By HOWARD FENDRICH -- Associated Press

 After the ballyhooed faceoff between Michael Johnson and Maurice Greene at the U.S. Olympic track trials fizzled, Johnson declared he was done with the 200 meters even though he owns the world record.

 Johnson didn't say so on TV or in a newspaper.

 No, the world learned about it the way more and more people are getting their news: the Internet.

 Johnson, a regular contributor to, told only that site of plans to leave behind the 200.

 Next month, when 15 time zones and the lure of prime-time advertising dollars conspire to push TV coverage of the Sydney Olympics on to tape exclusively -- NBC will air events 12-15 hours after they conclude -- the World Wide Web will be the fastest way for many Americans to find out who won what.

 "This is the first full-blown Internet games, especially with the time delay being what it is. Two years ago, sports Web sites and the Internet in general were not what they are now," says Joe Ferreira, VP of programming and executive producer at

 A Pew Research Center report released in June showed that since 1998, the number of people getting news from TV declined 8 percent, while the number getting news online jumped 10 percent.

 NBC is wagering $705 million in rights fees -- $249 million more than was paid for any previous Olympics -- plus about $100 million in production costs that knowing the results won't prevent people from tuning in.

 "The Olympics are made up of sports that do not have a substantial following in the United States. If you put gymnastics, swimming and diving, or track and field at any time on American network television outside the two weeks of the Olympics, it would be beyond a miracle to do a 3 or 4 rating. Suddenly you put it on in the Olympics and it's a 20 rating," NBC Sports chairman Dick Ebersol says.

 "The results of the Olympics are not what truly matter to the vast majority of the audience. They're interested in the story."

 With that mantra in mind, as always, NBC will fill chunks of its 1621/2 hours (cable channels MSNBC and CNBC have another 279 hours, including repeat broadcasts of events already aired on tape) with storytelling -- features about athletes, events and locales.
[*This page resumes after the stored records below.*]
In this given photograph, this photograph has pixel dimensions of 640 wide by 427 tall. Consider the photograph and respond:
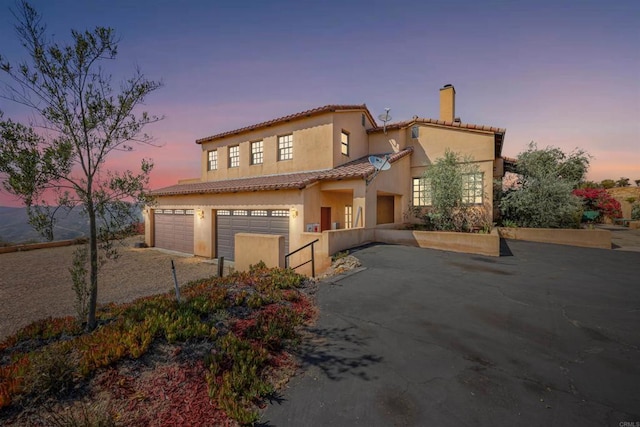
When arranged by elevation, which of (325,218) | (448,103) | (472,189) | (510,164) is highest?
(448,103)

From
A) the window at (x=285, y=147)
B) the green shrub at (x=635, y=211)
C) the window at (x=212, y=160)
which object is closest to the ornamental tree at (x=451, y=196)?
the window at (x=285, y=147)

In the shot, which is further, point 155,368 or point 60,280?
point 60,280

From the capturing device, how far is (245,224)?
1500cm

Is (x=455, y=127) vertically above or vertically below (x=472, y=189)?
above

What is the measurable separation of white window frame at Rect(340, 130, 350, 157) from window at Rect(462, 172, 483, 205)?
24.1ft

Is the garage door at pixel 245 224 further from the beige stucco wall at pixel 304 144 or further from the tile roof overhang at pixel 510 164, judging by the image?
the tile roof overhang at pixel 510 164

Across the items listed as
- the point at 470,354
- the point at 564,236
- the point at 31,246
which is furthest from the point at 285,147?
the point at 31,246

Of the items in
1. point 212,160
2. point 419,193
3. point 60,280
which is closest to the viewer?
point 60,280

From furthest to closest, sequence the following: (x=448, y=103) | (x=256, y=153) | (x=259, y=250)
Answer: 1. (x=448, y=103)
2. (x=256, y=153)
3. (x=259, y=250)

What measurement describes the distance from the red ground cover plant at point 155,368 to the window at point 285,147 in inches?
490

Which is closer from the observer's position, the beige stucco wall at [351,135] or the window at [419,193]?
the beige stucco wall at [351,135]

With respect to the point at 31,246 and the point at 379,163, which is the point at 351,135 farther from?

 What most people won't get from the Web are the sights and sounds of competition. will have athletes' diaries, will post explanations of each sport's rules, and is planning chats with athletes and detailed information on the venues.

 But only, a partnership between the network and Web company Quokka Sports, can show competition video. And that will be limited to 20 minutes daily, embargoed until after the footage is shown on NBC, and available only to 4 million or so U.S. households with high-speed Internet access (there are about 100 million TV homes).
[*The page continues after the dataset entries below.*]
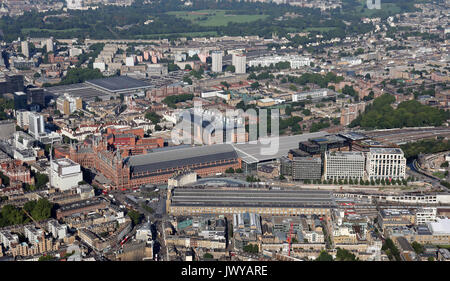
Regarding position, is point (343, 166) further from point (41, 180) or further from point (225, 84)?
point (225, 84)

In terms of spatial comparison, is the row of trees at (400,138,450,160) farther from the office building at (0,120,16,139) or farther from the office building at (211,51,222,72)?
the office building at (211,51,222,72)

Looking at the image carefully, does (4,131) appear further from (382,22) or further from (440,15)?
(440,15)

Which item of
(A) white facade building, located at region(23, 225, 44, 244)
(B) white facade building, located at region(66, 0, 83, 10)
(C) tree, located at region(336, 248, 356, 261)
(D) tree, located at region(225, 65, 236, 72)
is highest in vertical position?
(B) white facade building, located at region(66, 0, 83, 10)

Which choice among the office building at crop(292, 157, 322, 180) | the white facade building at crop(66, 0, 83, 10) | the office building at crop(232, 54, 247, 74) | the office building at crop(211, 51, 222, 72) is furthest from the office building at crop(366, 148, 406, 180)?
the white facade building at crop(66, 0, 83, 10)

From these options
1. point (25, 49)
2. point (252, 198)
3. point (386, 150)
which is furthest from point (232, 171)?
point (25, 49)

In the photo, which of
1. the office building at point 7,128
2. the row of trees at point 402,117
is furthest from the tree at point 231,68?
the office building at point 7,128
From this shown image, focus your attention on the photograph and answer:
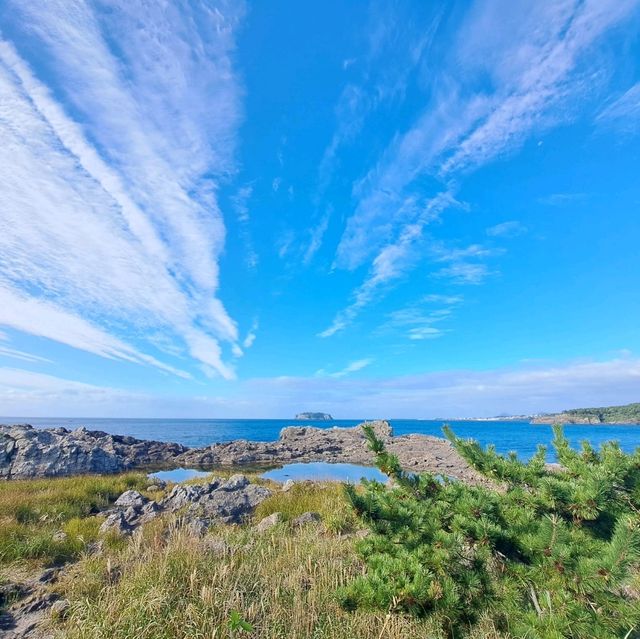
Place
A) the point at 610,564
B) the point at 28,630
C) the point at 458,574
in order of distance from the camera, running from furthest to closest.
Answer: the point at 28,630 → the point at 458,574 → the point at 610,564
 The International Olympic Committee is enlisting computer experts to scour the Web for unauthorized material, including video, audio and sequential photos.

 "We entered into fairly long-term television agreements well before the Internet developed into what it has now," IOC vice president Dick Pound says.

 "If the traditional television audience is migrating to the Internet, we need to protect our rights holders. In the future, there's probably not much question that there will be either joint television and Internet rights or those rights sold separately."

 The IOC will strip accreditations and pursue legal action against violators.

 "It's still the wild wild West out there in a lot of ways, especially internationally," Ferreira said. "The IOC is going to be having a lot of fun keeping track of their international broadcast partners and the Internet. It's a daunting task."

 There are also distractions that could diminish NBC's prime-time viewership from the Sept. 15 opening ceremony to the Oct. 1 closing ceremony.

 These could be called the Autumn Olympics.

 There are NFL games ("Monday Night Football" has Dallas-Washington on Sept. 18, Jacksonville-Indianapolis on Sept. 25); baseball pennant races (the playoffs open Oct. 3); and key college football matchups (No. 9 Florida at No. 12 Tennessee on Sept. 16, No. 4 Wisconsin at No. 6 Michigan on Sept. 30).

 There also will be political coverage ahead of the presidential election.

 Nielsen Media Research, which measures TV viewership, agreed to start the new television season later than normal because of the Olympics. Most new episodes of TV series won't air before Oct. 2, eliminating some competition for NBC. Traditionally, networks roll out new shows in mid-September.

 "The competition is tougher with pro football, prime-time fare, maybe some meaningful baseball pennant races," says Ebersol, who negotiated the deals that give NBC the Olympics through 2008 for about $3.5 billion. "But I never look at (the games) as having a particularly tough road to hoe against other sports.

 "The Olympics appeal to an audience that is vastly different from the audience that turns to American sports."

 Sydney will generate ratings from 17.5 to 18.5, Ebersol says, knowing what happened the last time the Summer Olympics were this late in the calendar.

 The 1988 Seoul Games, which ended Oct. 2, resulted in a ratings disaster for NBC, which mixed live with taped coverage from a city that has a 14-hour time difference from the East Coast.

 NBC's Seoul telecasts averaged a 17.9 rating -- roughly the percentage of TVs tuning in nightly -- well off the 21.2 the network had promised advertisers, and the 21.6 the network got four years ago in Atlanta.